In documents related to the New Jersey civil case involving the Wilf family, the Star Tribune reports that Vikings owner Zygi Wilf said an “anti-wealth bias” is driving efforts to force him and his family to reveal their net worth.

The 21-page legal memorandum is linked to the Wilfs’ appeal of a New Jersey civil case. The documents address Superior Court Judge Deanne Wilson, the trial court judge who famously said the Wilfs showed “bad faith and evil motive” in defrauding their business partners. Her ruling said that the family must disclose their net worth as part of the $84.5 million in damages they were ordered to pay.

Now the Wilfs have taken on Wilson, saying in the legal filing that she “embraced an anti-wealth bias that gave undue weight to public curiosity. [The] trial court repeatedly commented that wealthy individuals like the Wilfs who work in a business that has high visibility must accept unwarranted invasions of privacy.”

Attorneys for the family argued that such disclosure is not supported by New Jersey law and that ­rulings by other courts routinely kept net worth private. The memorandum said that “none of the Wilfs is seeking special treatment. Just because the Wilfs are involved in businesses that attract attention, such as owning a National Football League team, and successful real estate developments, they should not be forced to reveal private financial information that others working in less public endeavors would not be required to reveal.”

The family also argued that revealing their net worth could put them at a competitive disadvantage. They previously said it could subject them to extortion and compromise the safety of family members.
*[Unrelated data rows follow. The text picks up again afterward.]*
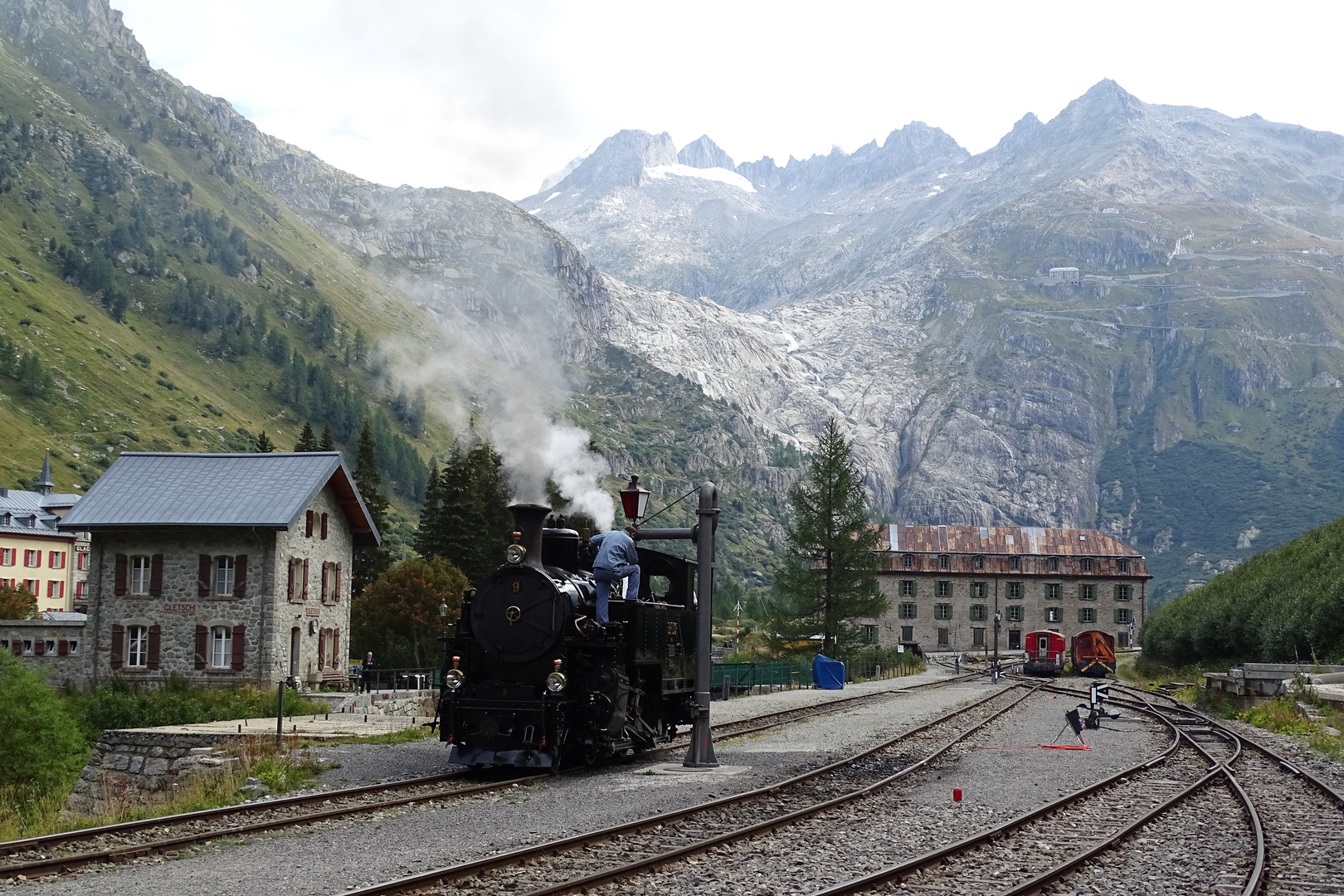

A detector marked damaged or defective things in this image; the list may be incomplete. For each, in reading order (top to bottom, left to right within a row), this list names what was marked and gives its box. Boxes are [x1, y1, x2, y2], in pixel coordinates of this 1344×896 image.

rusted metal roof [876, 521, 1135, 558]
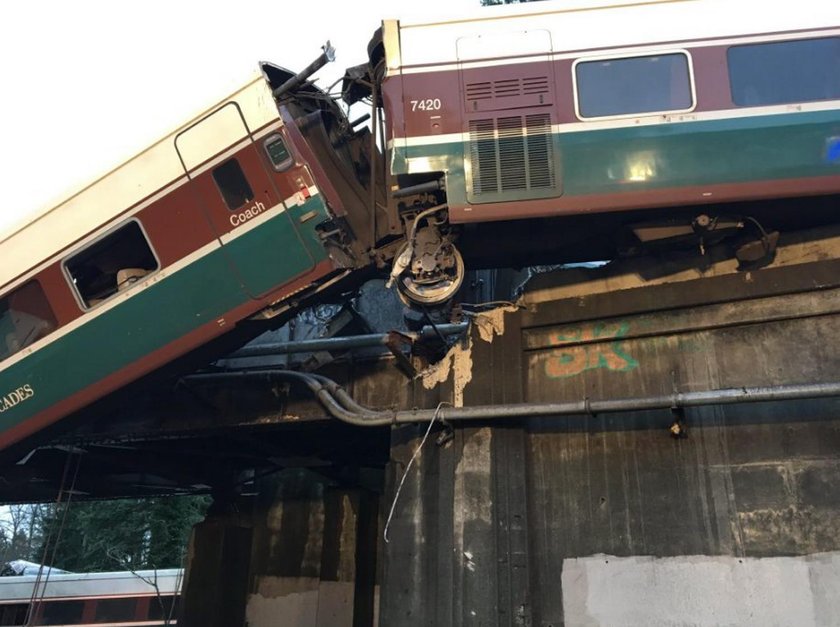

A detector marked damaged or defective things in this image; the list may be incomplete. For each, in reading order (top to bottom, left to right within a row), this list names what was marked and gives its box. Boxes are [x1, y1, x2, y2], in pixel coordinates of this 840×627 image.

damaged bridge structure [4, 223, 840, 624]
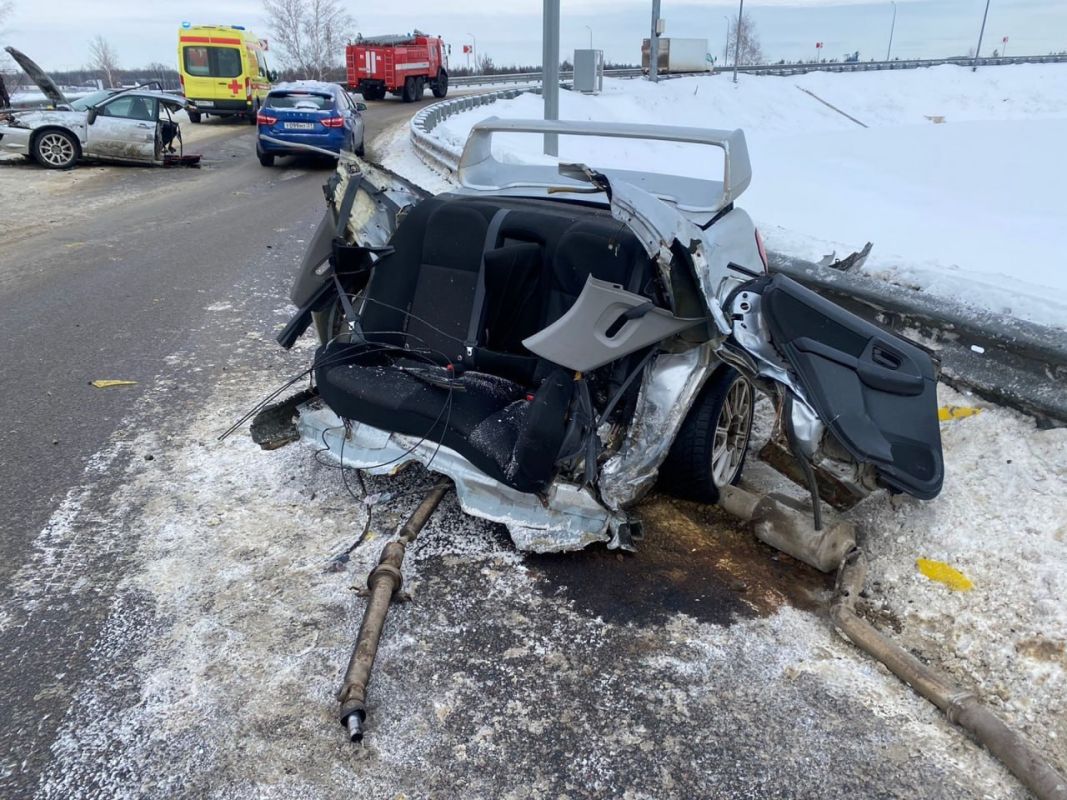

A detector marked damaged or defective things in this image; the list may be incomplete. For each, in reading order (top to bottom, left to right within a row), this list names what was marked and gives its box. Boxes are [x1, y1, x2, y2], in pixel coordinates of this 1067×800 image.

torn car body [0, 46, 194, 169]
wrecked car [0, 45, 195, 169]
damaged silver sedan [0, 46, 195, 169]
wrecked car [268, 118, 943, 554]
damaged silver sedan [268, 118, 943, 554]
torn car body [275, 118, 943, 554]
crumpled sheet metal [296, 401, 623, 550]
crumpled sheet metal [601, 345, 717, 509]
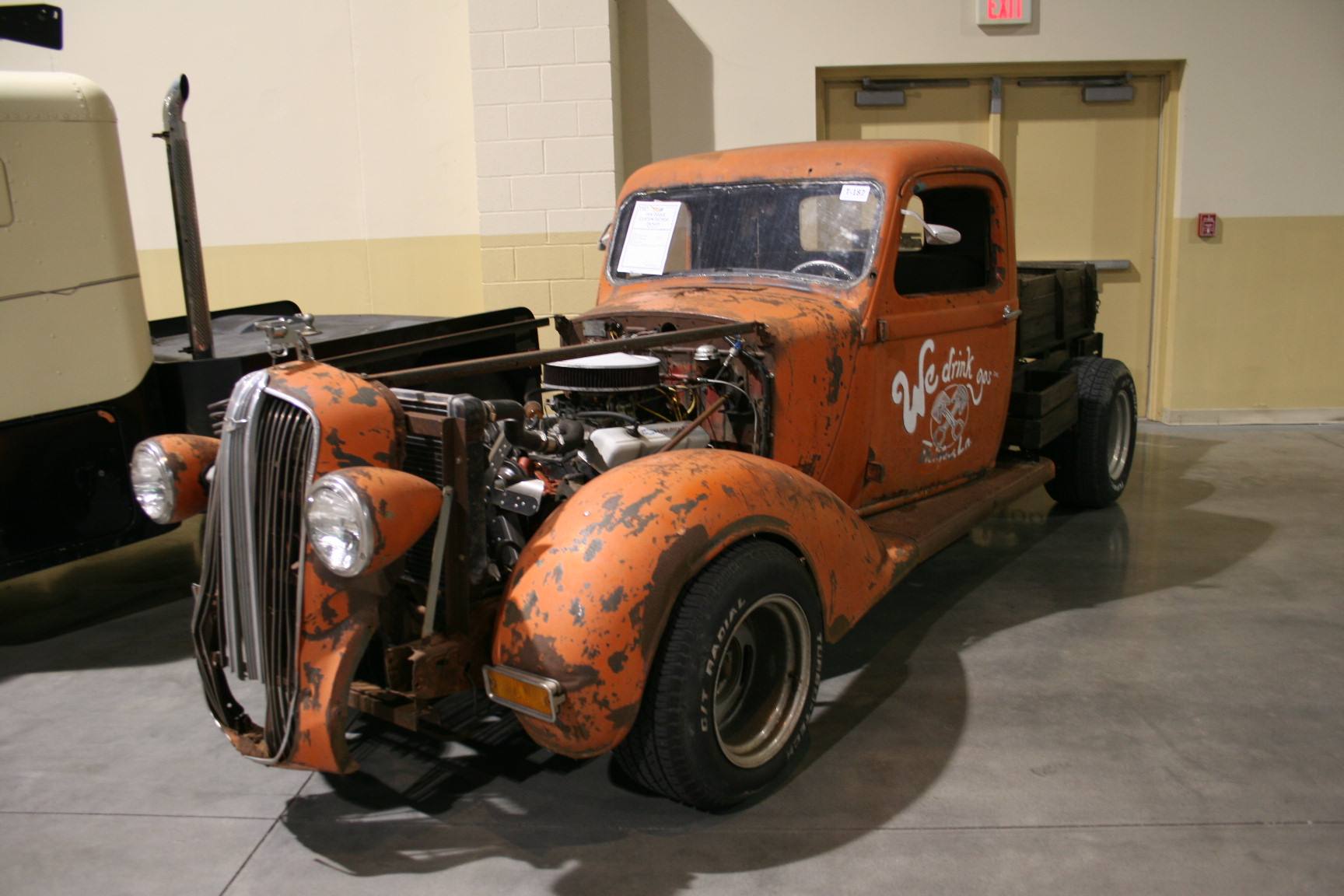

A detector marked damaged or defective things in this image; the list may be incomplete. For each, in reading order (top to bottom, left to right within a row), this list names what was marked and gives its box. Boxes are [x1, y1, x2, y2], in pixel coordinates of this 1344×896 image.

rusty metal surface [152, 432, 217, 521]
rusty metal surface [494, 448, 924, 758]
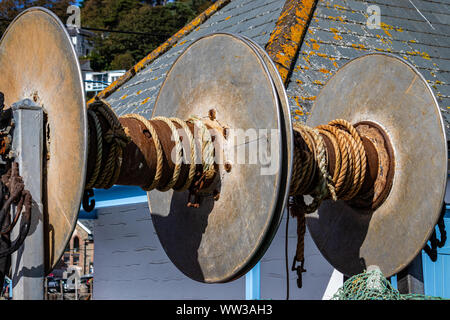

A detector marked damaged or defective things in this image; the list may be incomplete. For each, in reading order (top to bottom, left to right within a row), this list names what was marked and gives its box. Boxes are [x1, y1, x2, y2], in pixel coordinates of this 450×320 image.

rust stain on metal [87, 0, 232, 104]
rust stain on metal [264, 0, 316, 85]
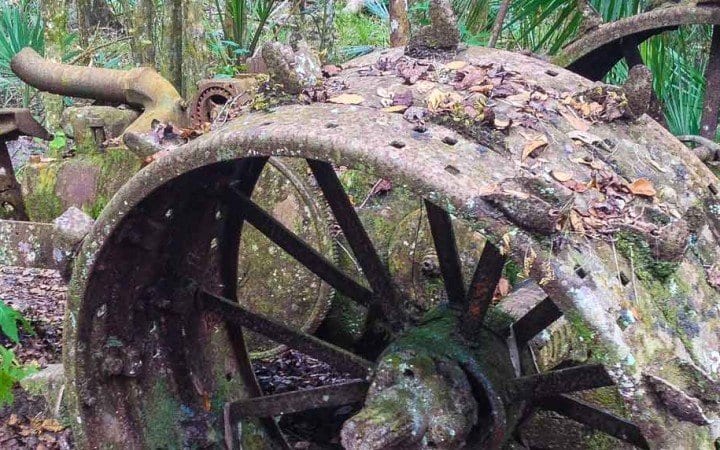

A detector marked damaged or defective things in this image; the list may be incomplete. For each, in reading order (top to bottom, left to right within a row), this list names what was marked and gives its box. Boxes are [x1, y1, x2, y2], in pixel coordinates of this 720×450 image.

rusted pipe [11, 47, 186, 133]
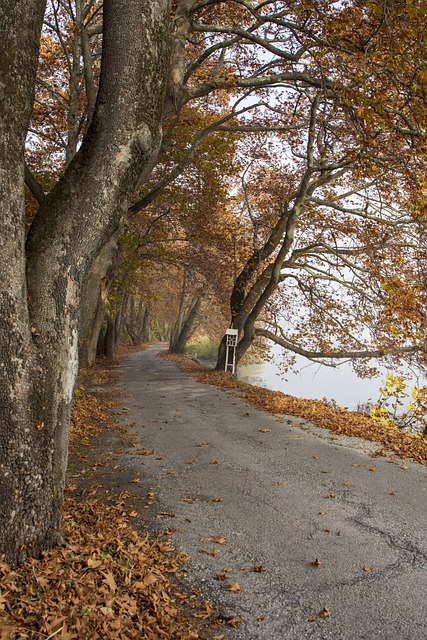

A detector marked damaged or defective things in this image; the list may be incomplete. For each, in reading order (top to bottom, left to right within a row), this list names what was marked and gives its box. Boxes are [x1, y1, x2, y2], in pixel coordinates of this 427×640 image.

cracked asphalt [111, 344, 427, 640]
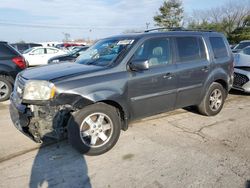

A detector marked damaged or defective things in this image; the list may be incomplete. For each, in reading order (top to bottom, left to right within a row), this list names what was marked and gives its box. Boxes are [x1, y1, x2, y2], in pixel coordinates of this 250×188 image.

damaged hood [20, 62, 105, 81]
damaged front bumper [9, 93, 70, 143]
The Business Journal looked into reports that have detailed the wealth of the Wilfs, citing a lengthy profile in the New York Observer, which pointed out that professional sports ownership is not a good investment for a rich family that wants to keep their financial secrets. The profile said that estimates of the family's net worth varies by a billion dollars. said the family is worth $1.3 billion and Sports Illustrated put the figure at $310 million.